### Supplied text
-------

The Serbian Orthodox Church to her spiritual children at Pascha, 2003


By the grace of God

Orthodox Archbishop of Pec, Metropolitan of Belgrade-Karlovci and Serbian Patriarch, with all the Hierarchs of the Serbian Orthodox Church—to all the clergy, monastics, and all the sons and daughters of our holy Church: grace, mercy and peace from God the Father, and our Lord Jesus Christ, and the Holy Spirit, with the joyous Christmas greeting:


Brothers and sisters in the Crucified and Resurrected Lord, Our dear spiritual children,

Having beheld the Resurrection of Christ, let us worship the Holy Lord Jesus, the only Sinless One,

just as millions of His disciples have worshipped Him through the centuries, and worship Him today.

What makes us Christians different from other people? Truly it is that we worship at His Cross and we glorify His Resurrection.

Our dear spiritual children both in the homeland and abroad, Christ’s Cross and His Resurrection constitute the essence of our life, our faith and our hope. The meaning of our birth, life and death were and are found in them. In the words of the Holy Apostle Paul, if Christ has not risen, then our faith is in vain and our lives are without meaning. (cf. I Cor. 15:14-19)

Through His Cross and Crucifixion the unspeakable Mystery of God’s love is revealed and given to us. Through them God reveals Himself to us as eternal true Love, as the Love which sacrifices itself for the other, for people and nations, and for the whole world. There is and can be no greater love than this. On the Cross Christ, the Son of God, shows Himself to us as the God Who not only calls us to love, but Who shows love in action, sacrificing Himself entirely for others. Christ’s sacrifice on Golgotha is the revelation of the great mystery of God’s self-sacrificial love by which God embraces and heals all beings and all creation. There is a kind of love in nature, that is, the common worldly love which brings joy and gives birth to new life. Earthly love is like this because it reflects the divine love which created the whole world and which instilled its breath into creatures and all beings. The more the love in this world, among people, is like this divine love, the more genuine and deeper it is. And there is no greater nor truer love than that which leads someone to sacrifice his life for his neighbor. Christ’s love was and is this kind of love. This is the kind of love which also belongs to His followers. Therefore only those people and nations which live by this crucified and resurrected love can consider themselves to be spiritually alive and worthy of eternal life. (cf Acts 13:46)

-------

### Information provided

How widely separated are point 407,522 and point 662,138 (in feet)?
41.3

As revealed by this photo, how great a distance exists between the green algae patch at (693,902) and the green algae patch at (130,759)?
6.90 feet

-------

### What the exercise asks
Please extend the 2003 Pascha message of the Serbian Orthodox Church, picking up after its final sentence. None of the material is needed.

### Response to this exercise
Besides the fact that the superabundant love of God is revealed and given to us by the Precious Cross of Christ and that by enduring it He has made us worthy of eternal life, it reveals yet another great truth to us: Christ’s crucifixion on the Cross reveals the meaning of human suffering. In the image of the Crucified Christ and in the images of the two thieves crucified with Him on Golgotha, the state of the entire human race is presented to us. Namely, suffering is the lot of everyone on earth, but the reasons why people suffer differ for each person. According to the Gospel of Christ, some suffer because of their sins, others because of the sins of their ancestors, and still others so that God’s name may be glorified in them. Thus on Golgotha, through the suffering of the most righteous One of all, Jesus Christ, God’s love was made known. The suffering of the repentant thief was for him unto the cleansing of his sins and of the evil things he had once done, and in his crucifixion he was washed by his blood and his repentance. But the other thief, the unrepentant one, who also suffered on the cross, by his hatred towards God and by his evil deeds made not only his suffering but also his very life meaningless.

What took place on Golgotha is what has happened throughout all of human history. The just suffer in order to become even more just: they pass through their suffering like gold through the furnace so that their righteousness might shine with an everlasting radiance.

For sinners who repent, suffering becomes a fountain of virtues and of regeneration, of unending wisdom and understanding. But those people who have no faith and no repentance for their sins become through suffering even more cruel; they wander ever deeper into spiritual blindness, hatred and bitterness towards God and man.

May the Risen Christ keep us all from being this third kind! And He will protect us if we “stand fast in the faith,” in the words of St. Paul, and if we become aware of the eternal truth of life that “It is through many tribulations that must we enter the Kingdom of Heaven” (Acts 14:22). For the point of suffering in not merely to bring us to our senses, as the ancient Greeks would say, but to help people and nations “to turn away from useless things to the living God.” (Acts 14:15). Only when understood and experienced in this way can our own personal suffering, the suffering of our people past and present, and the suffering of all the peoples of the earth, acquire its true meaning and significance.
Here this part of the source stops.